You are viewing a plain text version of this content. The canonical link for it is here.
Posted to commits@opennlp.apache.org by ki...@apache.org on 2022/01/07 09:16:24 UTC

[opennlp] branch master updated: OPENNLP-1350: Improve normaliser MAIL_REGEX (#399)

This is an automated email from the ASF dual-hosted git repository.

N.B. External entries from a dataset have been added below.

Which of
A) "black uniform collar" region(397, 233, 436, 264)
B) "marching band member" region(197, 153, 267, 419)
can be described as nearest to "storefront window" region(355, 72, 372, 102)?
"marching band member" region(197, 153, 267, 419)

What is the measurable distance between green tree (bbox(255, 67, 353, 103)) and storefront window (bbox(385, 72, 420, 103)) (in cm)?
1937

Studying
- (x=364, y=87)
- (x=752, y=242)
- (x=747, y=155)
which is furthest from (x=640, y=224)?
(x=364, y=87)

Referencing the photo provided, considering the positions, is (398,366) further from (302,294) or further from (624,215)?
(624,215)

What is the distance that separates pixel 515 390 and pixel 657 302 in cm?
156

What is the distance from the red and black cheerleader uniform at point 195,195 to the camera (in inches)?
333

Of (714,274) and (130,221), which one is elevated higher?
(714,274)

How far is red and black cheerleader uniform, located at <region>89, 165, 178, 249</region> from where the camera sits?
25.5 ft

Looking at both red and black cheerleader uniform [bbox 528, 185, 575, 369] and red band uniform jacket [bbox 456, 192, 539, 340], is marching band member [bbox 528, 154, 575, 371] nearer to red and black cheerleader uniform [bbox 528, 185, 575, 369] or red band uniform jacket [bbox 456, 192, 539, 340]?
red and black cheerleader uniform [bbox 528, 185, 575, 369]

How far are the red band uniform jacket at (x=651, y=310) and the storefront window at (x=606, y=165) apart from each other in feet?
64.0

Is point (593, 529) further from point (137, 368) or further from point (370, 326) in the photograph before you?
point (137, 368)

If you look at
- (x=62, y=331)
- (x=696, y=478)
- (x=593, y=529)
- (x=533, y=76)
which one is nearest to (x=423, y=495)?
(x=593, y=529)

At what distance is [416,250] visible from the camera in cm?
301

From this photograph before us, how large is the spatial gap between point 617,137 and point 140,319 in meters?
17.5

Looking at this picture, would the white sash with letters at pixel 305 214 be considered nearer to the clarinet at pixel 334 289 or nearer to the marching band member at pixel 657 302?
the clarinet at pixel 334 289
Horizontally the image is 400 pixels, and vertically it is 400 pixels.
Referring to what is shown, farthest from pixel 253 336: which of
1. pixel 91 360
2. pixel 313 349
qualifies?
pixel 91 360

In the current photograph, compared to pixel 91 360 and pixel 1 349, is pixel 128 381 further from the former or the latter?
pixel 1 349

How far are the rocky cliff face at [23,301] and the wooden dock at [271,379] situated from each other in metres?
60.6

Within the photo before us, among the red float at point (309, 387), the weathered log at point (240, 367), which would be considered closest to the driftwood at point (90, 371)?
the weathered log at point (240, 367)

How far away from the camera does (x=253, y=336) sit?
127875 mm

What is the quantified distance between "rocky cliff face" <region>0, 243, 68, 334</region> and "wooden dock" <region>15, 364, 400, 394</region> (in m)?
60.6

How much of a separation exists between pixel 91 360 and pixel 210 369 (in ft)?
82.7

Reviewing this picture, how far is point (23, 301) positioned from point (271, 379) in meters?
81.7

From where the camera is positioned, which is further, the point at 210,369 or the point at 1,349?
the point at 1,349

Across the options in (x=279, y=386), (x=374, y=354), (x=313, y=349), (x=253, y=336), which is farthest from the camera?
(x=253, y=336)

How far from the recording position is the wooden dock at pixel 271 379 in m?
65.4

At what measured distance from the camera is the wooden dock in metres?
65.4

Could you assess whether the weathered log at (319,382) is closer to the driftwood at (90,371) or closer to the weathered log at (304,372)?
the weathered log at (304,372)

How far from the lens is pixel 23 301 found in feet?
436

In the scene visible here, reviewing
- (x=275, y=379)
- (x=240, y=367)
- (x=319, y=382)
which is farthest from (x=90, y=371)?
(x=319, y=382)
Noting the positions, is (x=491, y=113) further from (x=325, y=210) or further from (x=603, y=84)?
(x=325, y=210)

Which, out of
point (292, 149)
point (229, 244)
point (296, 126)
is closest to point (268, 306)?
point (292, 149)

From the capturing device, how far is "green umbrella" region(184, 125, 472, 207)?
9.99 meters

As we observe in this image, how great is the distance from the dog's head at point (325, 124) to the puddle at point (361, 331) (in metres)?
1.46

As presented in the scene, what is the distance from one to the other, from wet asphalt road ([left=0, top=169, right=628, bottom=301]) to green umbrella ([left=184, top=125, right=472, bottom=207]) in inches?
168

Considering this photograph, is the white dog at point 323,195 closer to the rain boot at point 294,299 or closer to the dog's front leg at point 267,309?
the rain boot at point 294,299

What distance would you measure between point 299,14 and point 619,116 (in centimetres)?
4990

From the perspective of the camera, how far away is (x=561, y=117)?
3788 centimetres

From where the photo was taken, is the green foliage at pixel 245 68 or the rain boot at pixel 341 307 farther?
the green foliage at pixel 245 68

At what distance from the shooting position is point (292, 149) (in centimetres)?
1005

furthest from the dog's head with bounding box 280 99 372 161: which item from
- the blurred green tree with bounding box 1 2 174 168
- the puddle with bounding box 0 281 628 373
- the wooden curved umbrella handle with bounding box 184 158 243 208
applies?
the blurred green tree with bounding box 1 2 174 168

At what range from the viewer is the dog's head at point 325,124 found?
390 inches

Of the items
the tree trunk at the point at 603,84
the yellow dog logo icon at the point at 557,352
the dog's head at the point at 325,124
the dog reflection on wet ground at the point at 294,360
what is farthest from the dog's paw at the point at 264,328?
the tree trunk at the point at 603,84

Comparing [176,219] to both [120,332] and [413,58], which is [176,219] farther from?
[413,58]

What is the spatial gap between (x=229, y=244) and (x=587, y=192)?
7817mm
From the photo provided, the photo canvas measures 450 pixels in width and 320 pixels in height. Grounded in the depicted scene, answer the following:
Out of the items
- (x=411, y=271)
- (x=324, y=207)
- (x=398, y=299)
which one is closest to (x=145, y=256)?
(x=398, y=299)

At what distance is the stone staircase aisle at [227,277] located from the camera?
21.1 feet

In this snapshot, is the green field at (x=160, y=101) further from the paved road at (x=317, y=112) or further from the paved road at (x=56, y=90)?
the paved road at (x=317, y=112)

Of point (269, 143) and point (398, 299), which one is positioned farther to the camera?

kinow pushed a commit to branch master
in repository https://gitbox.apache.org/repos/asf/opennlp.git


The following commit(s) were added to refs/heads/master by this push:
     new cb0f3e6  OPENNLP-1350: Improve normaliser MAIL_REGEX (#399)
cb0f3e6 is described below

commit cb0f3e6c92dbce0f5307a3fbedf6f87fab0d2307
Author: Jon Marius Venstad <jo...@users.noreply.github.com>
AuthorDate: Fri Jan 7 10:16:15 2022 +0100

    OPENNLP-1350: Improve normaliser MAIL_REGEX (#399)
    
    The `MAIL_REGEX` in `UrlCharSSequenceNormalizer` causes `replaceAll(...)` to become extremely costly when given an input string with a long sequence of characters from the first character set in the regex, but which ultimately fails to match the whole regex. This pull request fixes that, and also another detail:
    
    Allow + in the local part, and disallow _ in the domain part. There are other characters that are allowed in the local part as well, but these are less common (https://en.wikipedia.org/wiki/Email_address).
    
    The speedup for unfortunate input is achieved by adding a negative lookbehind with a single characters from the first character set.
    Currently, the replaceAll(" ") on a string of ~100K characters from the set [-_.0-9A-Za-z] runs in ~1minute on modern hardware; adding a negative lookbehind with one of the characters from that set reduces this to a few milliseconds, and is functionally equivalent. (Consider the current pattern and a match from position i to k. If the character at i-1 is in the character set, there would also be a match from i-1 to k, which would already be replaced.)
---
 .../java/opennlp/tools/util/normalizer/UrlCharSequenceNormalizer.java | 2 +-
 .../opennlp/tools/util/normalizer/UrlCharSequenceNormalizerTest.java  | 4 ++++
 2 files changed, 5 insertions(+), 1 deletion(-)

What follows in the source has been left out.